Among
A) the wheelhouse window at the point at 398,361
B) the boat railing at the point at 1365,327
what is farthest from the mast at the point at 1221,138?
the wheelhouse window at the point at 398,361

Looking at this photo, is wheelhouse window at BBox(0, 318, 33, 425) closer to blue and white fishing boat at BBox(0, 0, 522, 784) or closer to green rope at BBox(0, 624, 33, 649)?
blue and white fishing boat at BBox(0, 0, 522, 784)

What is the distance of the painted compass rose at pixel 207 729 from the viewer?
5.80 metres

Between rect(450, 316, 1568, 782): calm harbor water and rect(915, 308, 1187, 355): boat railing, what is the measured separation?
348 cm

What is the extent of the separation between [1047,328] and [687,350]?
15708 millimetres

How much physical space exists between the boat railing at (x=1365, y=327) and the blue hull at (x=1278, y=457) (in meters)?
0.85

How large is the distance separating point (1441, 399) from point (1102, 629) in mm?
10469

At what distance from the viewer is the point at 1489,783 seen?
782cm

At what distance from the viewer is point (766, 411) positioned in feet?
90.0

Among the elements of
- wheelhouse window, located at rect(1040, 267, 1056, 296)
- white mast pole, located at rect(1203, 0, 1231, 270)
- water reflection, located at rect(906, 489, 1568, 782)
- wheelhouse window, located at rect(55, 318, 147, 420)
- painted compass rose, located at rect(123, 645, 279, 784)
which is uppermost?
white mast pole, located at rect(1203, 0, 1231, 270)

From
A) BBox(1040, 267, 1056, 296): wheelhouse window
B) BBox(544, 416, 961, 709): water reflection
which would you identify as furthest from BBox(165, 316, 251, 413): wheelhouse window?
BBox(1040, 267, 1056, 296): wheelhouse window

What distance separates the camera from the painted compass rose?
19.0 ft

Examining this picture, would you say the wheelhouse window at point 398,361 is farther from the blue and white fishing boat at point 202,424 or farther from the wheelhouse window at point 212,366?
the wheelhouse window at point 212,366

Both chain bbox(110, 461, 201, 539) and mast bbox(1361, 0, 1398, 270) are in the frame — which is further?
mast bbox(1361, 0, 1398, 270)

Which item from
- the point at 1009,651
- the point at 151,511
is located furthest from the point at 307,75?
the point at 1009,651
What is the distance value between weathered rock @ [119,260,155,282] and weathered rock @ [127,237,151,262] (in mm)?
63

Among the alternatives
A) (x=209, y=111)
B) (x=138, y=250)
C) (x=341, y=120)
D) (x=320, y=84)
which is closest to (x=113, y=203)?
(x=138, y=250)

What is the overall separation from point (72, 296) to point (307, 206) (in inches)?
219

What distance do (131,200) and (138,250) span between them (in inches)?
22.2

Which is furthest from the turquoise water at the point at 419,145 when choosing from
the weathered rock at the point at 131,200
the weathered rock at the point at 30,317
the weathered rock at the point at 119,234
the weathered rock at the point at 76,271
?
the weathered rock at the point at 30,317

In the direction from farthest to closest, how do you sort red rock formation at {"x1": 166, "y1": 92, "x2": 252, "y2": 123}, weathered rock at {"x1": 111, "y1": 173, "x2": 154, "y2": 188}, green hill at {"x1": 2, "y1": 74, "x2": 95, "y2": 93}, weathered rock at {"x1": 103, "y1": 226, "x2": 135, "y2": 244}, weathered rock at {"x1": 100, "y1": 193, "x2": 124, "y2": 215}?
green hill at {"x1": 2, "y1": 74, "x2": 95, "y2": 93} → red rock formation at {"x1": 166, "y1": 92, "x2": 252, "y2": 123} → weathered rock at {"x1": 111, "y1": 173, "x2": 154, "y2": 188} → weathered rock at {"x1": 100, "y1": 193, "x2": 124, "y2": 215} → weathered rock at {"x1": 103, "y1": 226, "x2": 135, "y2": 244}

**OBJECTIVE:**
Copy out the full listing exactly.

**SOLUTION BELOW:**
Among
A) the wheelhouse window at the point at 398,361
B) the boat railing at the point at 1365,327
what is farthest from the mast at the point at 1221,138?
the wheelhouse window at the point at 398,361

Looking at this photo, is wheelhouse window at BBox(0, 318, 33, 425) closer to blue and white fishing boat at BBox(0, 0, 522, 784) or closer to green rope at BBox(0, 624, 33, 649)?
blue and white fishing boat at BBox(0, 0, 522, 784)

What is the distance of the painted compass rose at pixel 207 729 from the viewer?
5.80 metres

Between rect(450, 316, 1568, 782): calm harbor water and rect(915, 308, 1187, 355): boat railing, what is the measured separation?
348 cm

What is the extent of the separation between [1047,328] and [687,350]?
15708 millimetres

How much physical space exists between the boat railing at (x=1365, y=327) and the blue hull at (x=1278, y=457) (in meters)?
0.85

How large is the distance separating point (1441, 399) from point (1102, 629) in mm?
10469

At what distance from the viewer is the point at 1489,783 seen?
782cm

At what distance from the viewer is point (766, 411) positioned in feet?
90.0

Among the elements of
- wheelhouse window, located at rect(1040, 267, 1056, 296)
- white mast pole, located at rect(1203, 0, 1231, 270)
- water reflection, located at rect(906, 489, 1568, 782)
- wheelhouse window, located at rect(55, 318, 147, 420)
- painted compass rose, located at rect(123, 645, 279, 784)
which is uppermost?
white mast pole, located at rect(1203, 0, 1231, 270)

From
A) BBox(1040, 267, 1056, 296): wheelhouse window
B) BBox(544, 416, 961, 709): water reflection
which would you identify as furthest from BBox(165, 316, 251, 413): wheelhouse window?
BBox(1040, 267, 1056, 296): wheelhouse window

What distance separates the camera from the painted compass rose?
19.0 ft

Examining this picture, would you say the wheelhouse window at point 398,361 is farther from the blue and white fishing boat at point 202,424 or farther from the wheelhouse window at point 212,366?
the wheelhouse window at point 212,366

Both chain bbox(110, 461, 201, 539) and mast bbox(1361, 0, 1398, 270) are in the frame — which is further?
mast bbox(1361, 0, 1398, 270)

Which item from
- the point at 1009,651
- the point at 151,511
is located furthest from the point at 307,75?
the point at 1009,651
What is the distance value between weathered rock @ [119,260,155,282] and weathered rock @ [127,237,151,262] (in mm)?
63

Among the alternatives
A) (x=209, y=111)
B) (x=138, y=250)
C) (x=341, y=120)
D) (x=320, y=84)
which is closest to (x=113, y=203)?
(x=138, y=250)

What is the overall separation from point (72, 296) to point (307, 206) (in inches)?
219

What distance do (131,200) and (138,250) span between them (in inches)?
22.2

Which is furthest from the turquoise water at the point at 419,145 when choosing from
the weathered rock at the point at 131,200
the weathered rock at the point at 30,317
the weathered rock at the point at 119,234
the weathered rock at the point at 76,271
?
the weathered rock at the point at 30,317

In the direction from farthest to closest, how do you sort red rock formation at {"x1": 166, "y1": 92, "x2": 252, "y2": 123}, weathered rock at {"x1": 111, "y1": 173, "x2": 154, "y2": 188}, green hill at {"x1": 2, "y1": 74, "x2": 95, "y2": 93}, weathered rock at {"x1": 103, "y1": 226, "x2": 135, "y2": 244}, weathered rock at {"x1": 100, "y1": 193, "x2": 124, "y2": 215}?
green hill at {"x1": 2, "y1": 74, "x2": 95, "y2": 93} → red rock formation at {"x1": 166, "y1": 92, "x2": 252, "y2": 123} → weathered rock at {"x1": 111, "y1": 173, "x2": 154, "y2": 188} → weathered rock at {"x1": 100, "y1": 193, "x2": 124, "y2": 215} → weathered rock at {"x1": 103, "y1": 226, "x2": 135, "y2": 244}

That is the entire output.